DIRECTIONS FOR THIS TASK: Go through the records below and copy out every line that contains the word "Tanzania".

(Items listed in a dataset)
= Beginning of Section =

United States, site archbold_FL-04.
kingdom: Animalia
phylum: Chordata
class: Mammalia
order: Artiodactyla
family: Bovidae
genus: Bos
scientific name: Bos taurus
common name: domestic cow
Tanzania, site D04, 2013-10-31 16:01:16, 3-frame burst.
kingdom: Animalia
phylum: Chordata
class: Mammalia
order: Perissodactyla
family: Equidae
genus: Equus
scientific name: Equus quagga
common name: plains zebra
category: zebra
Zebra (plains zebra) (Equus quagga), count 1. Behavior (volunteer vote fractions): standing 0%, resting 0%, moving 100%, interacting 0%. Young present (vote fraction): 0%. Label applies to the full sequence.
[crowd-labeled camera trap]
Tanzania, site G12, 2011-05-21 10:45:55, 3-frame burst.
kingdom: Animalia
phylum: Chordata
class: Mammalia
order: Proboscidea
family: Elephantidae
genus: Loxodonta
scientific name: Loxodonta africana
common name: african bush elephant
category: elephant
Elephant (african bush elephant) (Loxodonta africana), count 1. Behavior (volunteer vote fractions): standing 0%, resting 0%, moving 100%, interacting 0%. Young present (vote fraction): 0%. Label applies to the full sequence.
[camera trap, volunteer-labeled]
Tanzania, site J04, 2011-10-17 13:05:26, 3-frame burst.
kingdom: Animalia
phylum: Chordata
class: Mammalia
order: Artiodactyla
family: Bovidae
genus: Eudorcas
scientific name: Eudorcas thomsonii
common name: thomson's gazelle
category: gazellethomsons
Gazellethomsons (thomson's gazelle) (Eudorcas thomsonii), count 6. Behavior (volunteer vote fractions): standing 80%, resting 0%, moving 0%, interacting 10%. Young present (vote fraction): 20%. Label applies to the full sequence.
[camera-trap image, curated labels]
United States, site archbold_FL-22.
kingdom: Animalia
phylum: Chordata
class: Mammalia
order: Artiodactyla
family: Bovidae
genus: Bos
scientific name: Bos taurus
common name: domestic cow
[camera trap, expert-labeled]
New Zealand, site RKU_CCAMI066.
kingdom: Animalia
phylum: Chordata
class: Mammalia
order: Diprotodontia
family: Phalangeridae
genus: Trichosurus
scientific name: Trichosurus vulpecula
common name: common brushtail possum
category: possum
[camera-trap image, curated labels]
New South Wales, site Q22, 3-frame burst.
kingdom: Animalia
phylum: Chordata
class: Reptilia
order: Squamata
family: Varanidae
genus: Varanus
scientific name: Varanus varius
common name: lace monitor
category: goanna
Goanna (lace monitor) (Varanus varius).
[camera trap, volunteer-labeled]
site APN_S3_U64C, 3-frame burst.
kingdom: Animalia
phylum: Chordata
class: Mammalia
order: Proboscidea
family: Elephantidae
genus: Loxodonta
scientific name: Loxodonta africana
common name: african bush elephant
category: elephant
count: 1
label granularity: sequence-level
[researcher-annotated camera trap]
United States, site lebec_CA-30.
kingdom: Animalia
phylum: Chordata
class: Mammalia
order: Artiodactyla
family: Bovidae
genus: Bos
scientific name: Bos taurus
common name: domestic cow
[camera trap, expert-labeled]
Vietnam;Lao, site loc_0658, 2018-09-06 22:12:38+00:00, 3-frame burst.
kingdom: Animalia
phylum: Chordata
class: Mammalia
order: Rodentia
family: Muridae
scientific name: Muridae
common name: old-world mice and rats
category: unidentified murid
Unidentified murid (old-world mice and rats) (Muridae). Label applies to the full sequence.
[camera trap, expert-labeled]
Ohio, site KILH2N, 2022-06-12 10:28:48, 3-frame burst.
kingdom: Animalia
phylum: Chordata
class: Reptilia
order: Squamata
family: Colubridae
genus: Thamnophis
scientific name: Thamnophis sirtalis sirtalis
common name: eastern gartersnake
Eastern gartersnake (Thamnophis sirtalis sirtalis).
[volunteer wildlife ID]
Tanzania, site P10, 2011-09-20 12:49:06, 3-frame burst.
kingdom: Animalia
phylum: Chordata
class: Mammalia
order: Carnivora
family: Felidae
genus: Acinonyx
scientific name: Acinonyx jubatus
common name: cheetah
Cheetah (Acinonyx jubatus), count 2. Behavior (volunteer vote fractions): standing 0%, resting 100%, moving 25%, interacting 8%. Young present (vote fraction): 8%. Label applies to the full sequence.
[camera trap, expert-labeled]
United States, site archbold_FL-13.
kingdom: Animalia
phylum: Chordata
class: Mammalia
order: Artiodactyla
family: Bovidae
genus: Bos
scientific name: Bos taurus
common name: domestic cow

= End of Section =

FINAL ANSWER:
Tanzania, site D04, 2013-10-31 16:01:16, 3-frame burst.
Tanzania, site G12, 2011-05-21 10:45:55, 3-frame burst.
Tanzania, site J04, 2011-10-17 13:05:26, 3-frame burst.
Tanzania, site P10, 2011-09-20 12:49:06, 3-frame burst.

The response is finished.